What happened, instead, was a series of failures that shook of the confidence of Americans in their government as much as any event in recent memory. There were heroic exceptions, as there always are. There were some who performed with courage, speed, and presence of mind in the most difficult of conditions. But as to the overall performance of government during and after the crisis, the verdict is in, and first impressions were correct. With many thousands of lives in the balance, across 90,000 square miles of misery, there was a failure of foresight, a failure of planning, a failure in execution and a failure in follow-up. And the incompetence of leadership didn't end with the rescue efforts. In the conduct of Congress in the year after Katrina and Rita, we saw the same excesses, lack of focus, and short-term thinking that left New Orleans vulnerable in the first place. As one critic observed, while the hurricanes "proved to be the worst and costliest natural disaster in our history, the waste and fraud uncovered ... has been a disaster all in itself." Apparently a lot of Louisianans agreed with this critic, because you elected him governor.
One of the worst aspects of Katrina, as a measure of emergency-response by government, is that Americans are renowned for their ingenuity and resourcefulness in a tough spot. Ask the military historians, and they'll tell you that the ability of American men and women in war to react quickly to crisis, to think fast and solve any problem of logistics, has been one of our greatest assets. And yet with the exception of our Coast Guard, our National Guard, reservists, and others, these qualities were hard to find in the response of federal and state agencies to an enormous danger that, as a congressional report put it, was "not only predictable, it was predicted." There were all those school busses lined up in a parking lot, and no one in authority with the sense to use them. Wal-Mart had the ice, water, and generators ready ... Federal Express the planes ... and other companies and groups stood ready to help. But they were leaderless.
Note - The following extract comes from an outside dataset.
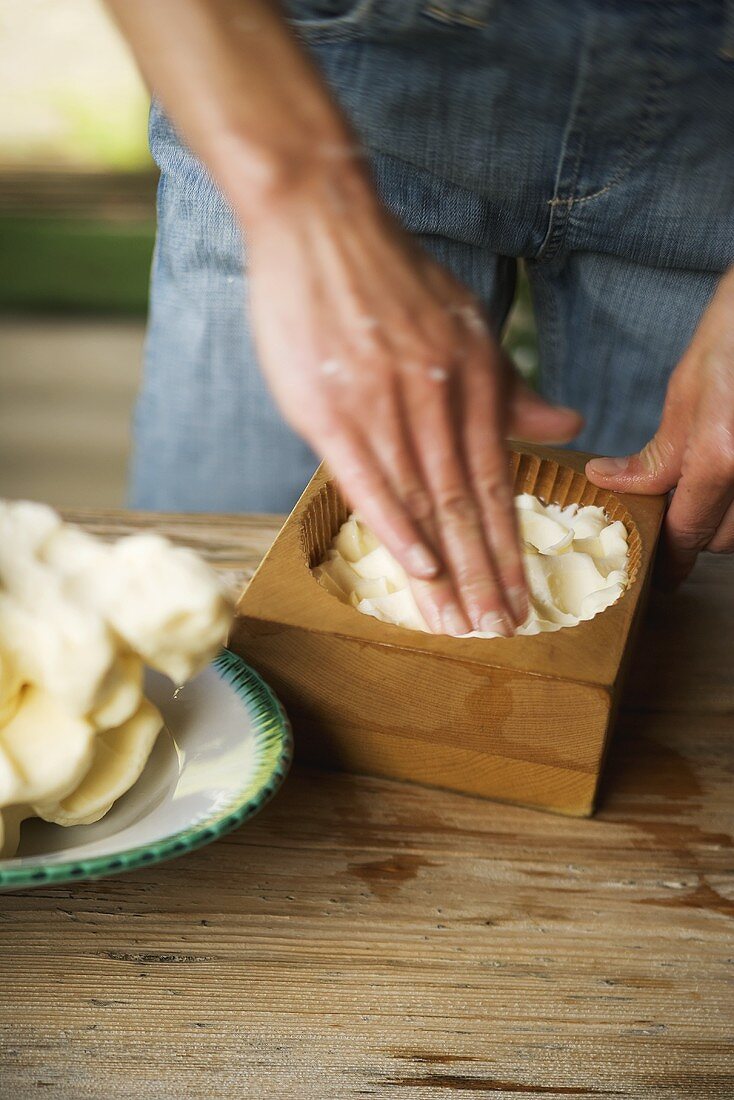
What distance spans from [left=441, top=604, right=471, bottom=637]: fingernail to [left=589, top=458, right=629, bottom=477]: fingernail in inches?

And some of the most inspiring work was done by churches and charities and volunteers, working around FEMA instead of with it.
McCain went on to detail his views on some of the needed reforms of the moment: a recommitment to veto every earmark; a review of the budgets of every federal program; a one year pause in discretionary spending increases; and an accountability program that demands more transparency and puts every governmental purchase, in plain English, on the internet. He outlined his approach to a comprehensive reform of emergency response plans. And he made a commitment to the people of Louisiana to continue to work with Gov. Jindal in all these areas.
This is standard good government speak, but in McCain’s case, you get the feeling that he actually means it. And that can make all the difference.